==== Extract provided ====
Skip to main content
Skip to main content
Edit this page

Selecting an Insert Strategy

Efficient data ingestion forms the basis of high-performance ClickHouse deployments. Selecting the right insert strategy can dramatically impact throughput, cost, and reliability. This section outlines best practices, tradeoffs, and configuration options to help you make the right decision for your workload.

note

The following assumes you are pushing data to ClickHouse via a client. If you are pulling data into ClickHouse e.g. using built in table functions such as s3 and gcs, we recommend our guide "Optimizing for S3 Insert and Read Performance".

Synchronous inserts by default

By default, inserts into ClickHouse are synchronous. Each insert query immediately creates a storage part on disk, including metadata and indexes.

Use synchronous inserts if you can batch the data client side

If not, see Asynchronous inserts below.

We briefly review ClickHouse's MergeTree insert mechanics below:

Client-side steps

For optimal performance, data must be ① batched, making batch size the first decision.

ClickHouse stores inserted data on disk, ordered by the table's primary key column(s). The second decision is whether to ② pre-sort the data before transmission to the server. If a batch arrives pre-sorted by primary key column(s), ClickHouse can skip the ⑨ sorting step, speeding up ingestion.

If the data to be ingested has no predefined format, the key decision is choosing a format. ClickHouse supports inserting data in over 70 formats. However, when using the ClickHouse command-line client or programming language clients, this choice is often handled automatically. If needed, this automatic selection can also be overridden explicitly.
====
Supply the next part of the page on selecting a ClickHouse insert strategy, picking up after its final sentence. The entries that come next were taken from a separate source.
==== Rows ====
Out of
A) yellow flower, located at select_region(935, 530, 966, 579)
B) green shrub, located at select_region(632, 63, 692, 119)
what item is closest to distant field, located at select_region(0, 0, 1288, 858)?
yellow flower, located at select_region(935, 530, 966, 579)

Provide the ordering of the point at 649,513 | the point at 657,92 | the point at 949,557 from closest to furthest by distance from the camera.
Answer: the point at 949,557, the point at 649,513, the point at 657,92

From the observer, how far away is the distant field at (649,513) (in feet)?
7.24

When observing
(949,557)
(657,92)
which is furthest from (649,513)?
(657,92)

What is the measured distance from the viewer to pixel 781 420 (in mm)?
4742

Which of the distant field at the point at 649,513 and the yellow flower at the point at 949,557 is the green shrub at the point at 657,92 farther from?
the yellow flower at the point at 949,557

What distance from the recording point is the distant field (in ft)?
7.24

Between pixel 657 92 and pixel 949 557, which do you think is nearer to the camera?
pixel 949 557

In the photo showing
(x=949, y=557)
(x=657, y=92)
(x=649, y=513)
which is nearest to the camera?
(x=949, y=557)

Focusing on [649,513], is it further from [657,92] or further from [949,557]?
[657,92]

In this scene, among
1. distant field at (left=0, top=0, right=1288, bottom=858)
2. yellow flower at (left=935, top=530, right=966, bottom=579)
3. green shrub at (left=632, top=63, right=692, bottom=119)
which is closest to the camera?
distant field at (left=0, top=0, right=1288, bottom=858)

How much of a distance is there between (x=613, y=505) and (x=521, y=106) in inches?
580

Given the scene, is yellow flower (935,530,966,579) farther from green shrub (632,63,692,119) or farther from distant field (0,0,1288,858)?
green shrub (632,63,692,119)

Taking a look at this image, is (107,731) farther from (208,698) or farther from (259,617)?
====
==== Rows ====
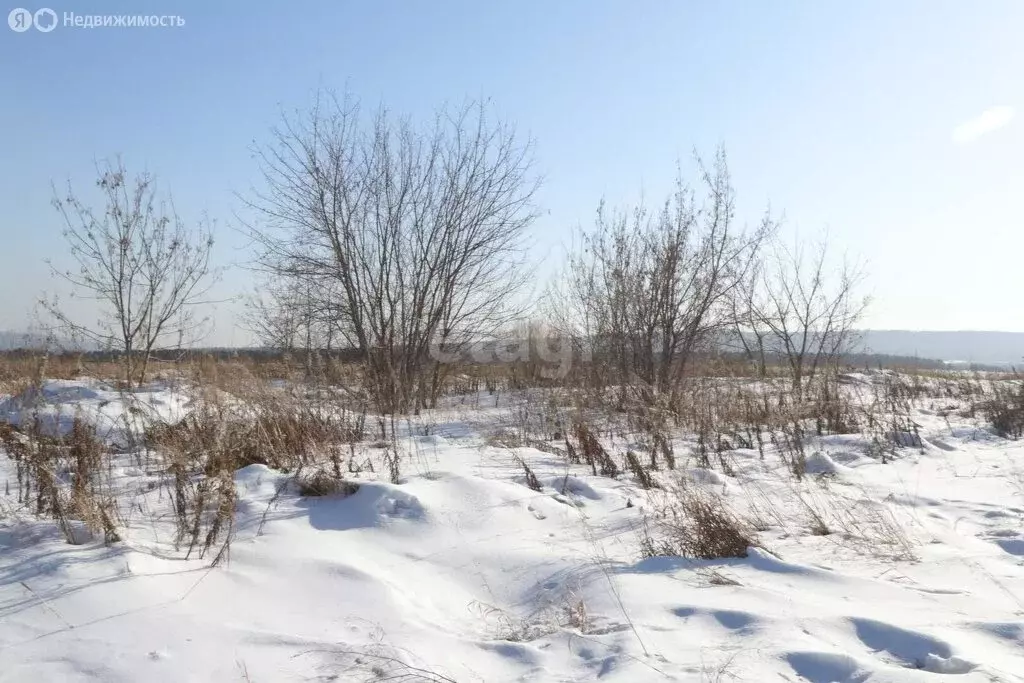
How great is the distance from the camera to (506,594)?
====
Answer to this problem ::
The next major decision is ④ whether to compress data before transmission to the ClickHouse server. Compression reduces transfer size and improves network efficiency, leading to faster data transfers and lower bandwidth usage, especially for large datasets.

The data is ⑤ transmitted to a ClickHouse network interface—either the native or HTTP interface (which we compare later in this post).

Server-side steps

After ⑥ receiving the data, ClickHouse ⑦ decompresses it if compression was used, then ⑧ parses it from the originally sent format.

Using the values from that formatted data and the target table's DDL statement, ClickHouse ⑨ builds an in-memory block in the MergeTree format, ⑩ sorts rows by the primary key columns if they are not already pre-sorted, ⑪ creates a sparse primary index, ⑫ applies per-column compression, and ⑬ writes the data as a new ⑭ data part to disk.

Batch inserts if synchronous

The above mechanics illustrate a constant overhead regardless of the insert size, making batch size the single most important optimization for ingest throughput. Batching inserts reduce the overhead as a proportion of total insert time and improves processing efficiency.

We recommend inserting data in batches of at least 1,000 rows, and ideally between 10,000–100,000 rows. Fewer, larger inserts reduce the number of parts written, minimize merge load, and lower overall system resource usage.

For a synchronous insert strategy to be effective this client-side batching is required.

If you're unable to batch data client-side, ClickHouse supports asynchronous inserts that shift batching to the server (see).

tip

Regardless of the size of your inserts, we recommend keeping the number of insert queries around one insert query per second. The reason for that recommendation is that the created parts are merged to larger parts in the background (in order to optimize your data for read queries), and sending too many insert queries per second can lead to situations where the background merging can't keep up with the number of new parts. However, you can use a higher rate of insert queries per second when you use asynchronous inserts (see asynchronous inserts).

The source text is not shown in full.